* **DATASET EXTRACT**:
-*-*-
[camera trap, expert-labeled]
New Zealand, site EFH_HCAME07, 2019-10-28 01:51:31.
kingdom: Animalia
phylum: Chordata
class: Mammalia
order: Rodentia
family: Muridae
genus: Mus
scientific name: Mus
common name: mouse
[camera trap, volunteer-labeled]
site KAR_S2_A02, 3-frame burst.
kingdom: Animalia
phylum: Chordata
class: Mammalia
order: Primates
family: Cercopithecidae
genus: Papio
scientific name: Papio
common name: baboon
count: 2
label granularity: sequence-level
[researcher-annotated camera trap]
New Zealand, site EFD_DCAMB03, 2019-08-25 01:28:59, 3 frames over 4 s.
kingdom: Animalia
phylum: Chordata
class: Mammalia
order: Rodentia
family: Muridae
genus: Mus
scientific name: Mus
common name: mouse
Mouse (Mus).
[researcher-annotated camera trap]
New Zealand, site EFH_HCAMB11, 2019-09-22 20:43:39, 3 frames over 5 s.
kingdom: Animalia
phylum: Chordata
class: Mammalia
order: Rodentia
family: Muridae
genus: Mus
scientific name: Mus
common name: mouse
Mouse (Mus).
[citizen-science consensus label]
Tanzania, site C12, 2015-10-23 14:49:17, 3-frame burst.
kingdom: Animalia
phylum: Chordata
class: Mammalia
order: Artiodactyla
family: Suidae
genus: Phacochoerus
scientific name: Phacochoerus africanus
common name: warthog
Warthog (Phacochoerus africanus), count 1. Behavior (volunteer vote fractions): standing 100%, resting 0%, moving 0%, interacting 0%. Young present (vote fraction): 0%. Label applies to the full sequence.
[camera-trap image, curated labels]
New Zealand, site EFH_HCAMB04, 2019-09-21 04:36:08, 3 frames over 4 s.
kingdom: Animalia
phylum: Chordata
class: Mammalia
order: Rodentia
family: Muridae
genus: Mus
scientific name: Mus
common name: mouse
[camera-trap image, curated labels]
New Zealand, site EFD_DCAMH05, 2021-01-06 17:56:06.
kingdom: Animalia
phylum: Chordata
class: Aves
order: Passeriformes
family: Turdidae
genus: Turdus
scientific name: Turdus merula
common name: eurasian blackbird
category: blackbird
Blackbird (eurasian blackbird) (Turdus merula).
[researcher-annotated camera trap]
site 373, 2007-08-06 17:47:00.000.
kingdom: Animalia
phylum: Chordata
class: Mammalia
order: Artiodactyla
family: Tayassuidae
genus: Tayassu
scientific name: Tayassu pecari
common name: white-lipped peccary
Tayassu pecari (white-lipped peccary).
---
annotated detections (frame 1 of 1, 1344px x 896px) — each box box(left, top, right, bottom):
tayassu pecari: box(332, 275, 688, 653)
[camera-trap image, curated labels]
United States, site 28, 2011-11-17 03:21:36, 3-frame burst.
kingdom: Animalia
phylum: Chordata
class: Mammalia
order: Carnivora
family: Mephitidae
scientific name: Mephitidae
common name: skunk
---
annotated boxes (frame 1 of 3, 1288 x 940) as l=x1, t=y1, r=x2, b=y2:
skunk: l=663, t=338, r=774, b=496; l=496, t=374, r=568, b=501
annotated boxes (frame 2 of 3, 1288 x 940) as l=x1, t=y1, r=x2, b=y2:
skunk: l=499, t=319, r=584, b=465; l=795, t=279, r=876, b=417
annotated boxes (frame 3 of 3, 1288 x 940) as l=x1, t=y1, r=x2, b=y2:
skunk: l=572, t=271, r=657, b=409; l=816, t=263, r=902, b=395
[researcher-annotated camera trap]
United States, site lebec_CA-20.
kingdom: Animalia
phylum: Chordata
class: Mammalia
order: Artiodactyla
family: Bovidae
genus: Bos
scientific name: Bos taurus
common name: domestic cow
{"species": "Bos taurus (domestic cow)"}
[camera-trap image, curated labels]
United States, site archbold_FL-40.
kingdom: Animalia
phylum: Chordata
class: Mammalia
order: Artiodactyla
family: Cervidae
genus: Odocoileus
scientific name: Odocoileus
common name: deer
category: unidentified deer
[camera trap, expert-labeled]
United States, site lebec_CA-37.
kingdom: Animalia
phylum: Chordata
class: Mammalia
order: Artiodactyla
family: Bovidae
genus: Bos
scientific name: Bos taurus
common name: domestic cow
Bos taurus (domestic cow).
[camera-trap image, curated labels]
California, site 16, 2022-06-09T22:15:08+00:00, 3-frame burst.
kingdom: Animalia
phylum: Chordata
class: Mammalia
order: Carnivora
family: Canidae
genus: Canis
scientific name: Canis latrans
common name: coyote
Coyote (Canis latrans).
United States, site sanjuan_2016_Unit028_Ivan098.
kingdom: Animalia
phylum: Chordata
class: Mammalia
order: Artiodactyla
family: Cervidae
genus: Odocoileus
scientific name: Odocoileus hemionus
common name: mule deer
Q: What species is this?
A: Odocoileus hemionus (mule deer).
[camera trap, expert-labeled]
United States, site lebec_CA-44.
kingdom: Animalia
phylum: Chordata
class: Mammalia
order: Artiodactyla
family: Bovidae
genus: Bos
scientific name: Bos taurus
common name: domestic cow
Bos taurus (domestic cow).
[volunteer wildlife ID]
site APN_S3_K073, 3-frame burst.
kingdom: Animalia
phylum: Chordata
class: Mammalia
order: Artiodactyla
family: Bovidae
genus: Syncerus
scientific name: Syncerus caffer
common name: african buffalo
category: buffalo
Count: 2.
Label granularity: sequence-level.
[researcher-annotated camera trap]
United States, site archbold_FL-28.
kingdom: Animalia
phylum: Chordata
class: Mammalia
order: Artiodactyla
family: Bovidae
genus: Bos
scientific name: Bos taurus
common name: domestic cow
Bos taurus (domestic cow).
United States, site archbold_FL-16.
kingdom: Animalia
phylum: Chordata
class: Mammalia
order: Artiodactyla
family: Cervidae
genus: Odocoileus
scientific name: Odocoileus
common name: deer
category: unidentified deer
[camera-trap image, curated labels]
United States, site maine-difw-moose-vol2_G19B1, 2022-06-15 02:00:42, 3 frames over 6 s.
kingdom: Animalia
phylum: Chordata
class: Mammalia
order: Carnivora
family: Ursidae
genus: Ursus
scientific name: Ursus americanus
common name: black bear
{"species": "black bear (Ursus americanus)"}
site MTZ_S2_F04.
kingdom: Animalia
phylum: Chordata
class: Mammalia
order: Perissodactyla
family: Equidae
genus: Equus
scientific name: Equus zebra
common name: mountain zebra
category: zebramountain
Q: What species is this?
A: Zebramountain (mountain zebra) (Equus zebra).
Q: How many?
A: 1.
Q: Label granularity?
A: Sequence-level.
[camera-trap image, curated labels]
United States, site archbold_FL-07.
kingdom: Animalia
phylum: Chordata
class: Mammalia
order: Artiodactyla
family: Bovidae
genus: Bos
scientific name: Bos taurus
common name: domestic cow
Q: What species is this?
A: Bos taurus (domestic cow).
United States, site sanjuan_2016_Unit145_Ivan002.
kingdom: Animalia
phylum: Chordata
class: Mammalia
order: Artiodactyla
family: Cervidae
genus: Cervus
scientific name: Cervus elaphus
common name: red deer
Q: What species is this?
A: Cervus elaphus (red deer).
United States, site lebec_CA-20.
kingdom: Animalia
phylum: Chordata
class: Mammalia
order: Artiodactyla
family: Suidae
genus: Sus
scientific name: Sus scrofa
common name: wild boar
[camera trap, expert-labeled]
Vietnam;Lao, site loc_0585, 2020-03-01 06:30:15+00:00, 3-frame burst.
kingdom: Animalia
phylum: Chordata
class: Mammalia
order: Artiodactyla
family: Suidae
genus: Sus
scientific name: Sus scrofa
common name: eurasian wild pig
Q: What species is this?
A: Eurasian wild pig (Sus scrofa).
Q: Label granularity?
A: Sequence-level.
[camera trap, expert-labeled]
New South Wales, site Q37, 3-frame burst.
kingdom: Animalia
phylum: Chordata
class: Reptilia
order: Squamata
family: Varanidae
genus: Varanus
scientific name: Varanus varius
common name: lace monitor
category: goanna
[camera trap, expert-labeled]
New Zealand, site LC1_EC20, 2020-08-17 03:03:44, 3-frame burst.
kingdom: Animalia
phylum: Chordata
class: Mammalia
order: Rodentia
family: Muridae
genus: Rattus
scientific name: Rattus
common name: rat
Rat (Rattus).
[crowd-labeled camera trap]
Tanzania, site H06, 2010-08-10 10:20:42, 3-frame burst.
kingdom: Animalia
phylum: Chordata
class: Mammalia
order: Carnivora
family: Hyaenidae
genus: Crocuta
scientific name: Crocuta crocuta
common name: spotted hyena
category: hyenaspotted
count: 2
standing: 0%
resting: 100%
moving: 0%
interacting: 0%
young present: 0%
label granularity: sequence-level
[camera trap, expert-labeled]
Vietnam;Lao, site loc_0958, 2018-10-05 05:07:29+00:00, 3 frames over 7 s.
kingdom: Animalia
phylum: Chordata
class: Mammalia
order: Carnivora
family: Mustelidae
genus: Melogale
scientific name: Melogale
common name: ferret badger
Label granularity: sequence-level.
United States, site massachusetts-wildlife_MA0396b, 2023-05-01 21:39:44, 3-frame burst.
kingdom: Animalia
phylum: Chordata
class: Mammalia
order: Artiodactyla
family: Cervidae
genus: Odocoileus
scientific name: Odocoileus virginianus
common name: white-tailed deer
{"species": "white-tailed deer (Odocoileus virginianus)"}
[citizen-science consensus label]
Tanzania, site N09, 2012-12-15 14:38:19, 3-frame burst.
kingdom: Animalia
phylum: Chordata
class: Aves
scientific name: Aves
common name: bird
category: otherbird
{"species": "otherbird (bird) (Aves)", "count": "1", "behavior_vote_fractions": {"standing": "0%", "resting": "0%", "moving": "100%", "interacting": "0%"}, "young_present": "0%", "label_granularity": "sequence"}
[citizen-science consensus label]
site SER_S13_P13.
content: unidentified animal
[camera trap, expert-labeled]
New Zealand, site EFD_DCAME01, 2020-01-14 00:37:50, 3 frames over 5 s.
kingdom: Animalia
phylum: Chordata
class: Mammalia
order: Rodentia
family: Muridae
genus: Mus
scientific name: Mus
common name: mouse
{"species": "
-*-*-
* **REQUIREMENT**: Only the lines from the first line of the records through the line with "New Zealand, site EFD_DCAMB03, 2019-08-25" should be reproduced, exactly and with nothing added.

* **EXERCISE OUTPUT**:
[camera trap, expert-labeled]
New Zealand, site EFH_HCAME07, 2019-10-28 01:51:31.
kingdom: Animalia
phylum: Chordata
class: Mammalia
order: Rodentia
family: Muridae
genus: Mus
scientific name: Mus
common name: mouse
[camera trap, volunteer-labeled]
site KAR_S2_A02, 3-frame burst.
kingdom: Animalia
phylum: Chordata
class: Mammalia
order: Primates
family: Cercopithecidae
genus: Papio
scientific name: Papio
common name: baboon
count: 2
label granularity: sequence-level
[researcher-annotated camera trap]
New Zealand, site EFD_DCAMB03, 2019-08-25 01:28:59, 3 frames over 4 s.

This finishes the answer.